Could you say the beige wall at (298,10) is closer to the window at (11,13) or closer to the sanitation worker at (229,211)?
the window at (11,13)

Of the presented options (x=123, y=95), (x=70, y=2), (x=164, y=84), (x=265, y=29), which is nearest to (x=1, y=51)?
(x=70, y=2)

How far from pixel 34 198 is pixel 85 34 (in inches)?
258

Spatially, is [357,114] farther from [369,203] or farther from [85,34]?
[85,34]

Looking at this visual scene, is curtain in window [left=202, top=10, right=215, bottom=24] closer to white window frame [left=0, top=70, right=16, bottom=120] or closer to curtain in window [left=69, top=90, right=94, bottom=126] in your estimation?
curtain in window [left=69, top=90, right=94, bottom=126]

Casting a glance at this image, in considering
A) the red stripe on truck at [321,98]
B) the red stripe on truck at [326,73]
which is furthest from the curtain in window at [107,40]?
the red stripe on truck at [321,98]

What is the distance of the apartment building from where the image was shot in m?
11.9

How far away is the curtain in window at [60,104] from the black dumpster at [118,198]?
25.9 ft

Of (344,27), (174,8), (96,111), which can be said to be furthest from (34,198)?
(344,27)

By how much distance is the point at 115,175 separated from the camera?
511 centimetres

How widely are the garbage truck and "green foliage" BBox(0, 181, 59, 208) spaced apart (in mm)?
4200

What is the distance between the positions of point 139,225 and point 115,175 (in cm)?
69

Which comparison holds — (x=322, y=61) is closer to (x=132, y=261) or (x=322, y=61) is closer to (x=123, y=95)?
-------------------------
### TASK TO COMPLETE
Lay out every line of the data above as a numbered list, omitting the blank lines.

### FINISHED EXERCISE
1. Could you say the beige wall at (298,10) is closer to the window at (11,13) or closer to the sanitation worker at (229,211)?
2. the window at (11,13)
3. Of the presented options (x=123, y=95), (x=70, y=2), (x=164, y=84), (x=265, y=29), which is nearest to (x=1, y=51)?
4. (x=70, y=2)
5. How far from pixel 34 198 is pixel 85 34 (in inches)?
6. 258
7. Spatially, is [357,114] farther from [369,203] or farther from [85,34]?
8. [85,34]
9. Looking at this visual scene, is curtain in window [left=202, top=10, right=215, bottom=24] closer to white window frame [left=0, top=70, right=16, bottom=120] or closer to curtain in window [left=69, top=90, right=94, bottom=126] in your estimation?
10. curtain in window [left=69, top=90, right=94, bottom=126]
11. Casting a glance at this image, in considering
12. A) the red stripe on truck at [321,98]
13. B) the red stripe on truck at [326,73]
14. which is furthest from the curtain in window at [107,40]?
15. the red stripe on truck at [321,98]
16. What is the distance of the apartment building from where the image was shot in m?
17. 11.9
18. How far away is the curtain in window at [60,104] from the black dumpster at [118,198]?
19. 25.9 ft
20. Of (344,27), (174,8), (96,111), which can be said to be furthest from (34,198)?
21. (344,27)
22. By how much distance is the point at 115,175 separated from the camera?
23. 511 centimetres
24. How widely are the garbage truck and "green foliage" BBox(0, 181, 59, 208) spaced apart (in mm)?
25. 4200
26. What is the distance between the positions of point 139,225 and point 115,175 (in cm)?
27. 69
28. Which comparison holds — (x=322, y=61) is closer to (x=132, y=261) or (x=322, y=61) is closer to (x=123, y=95)?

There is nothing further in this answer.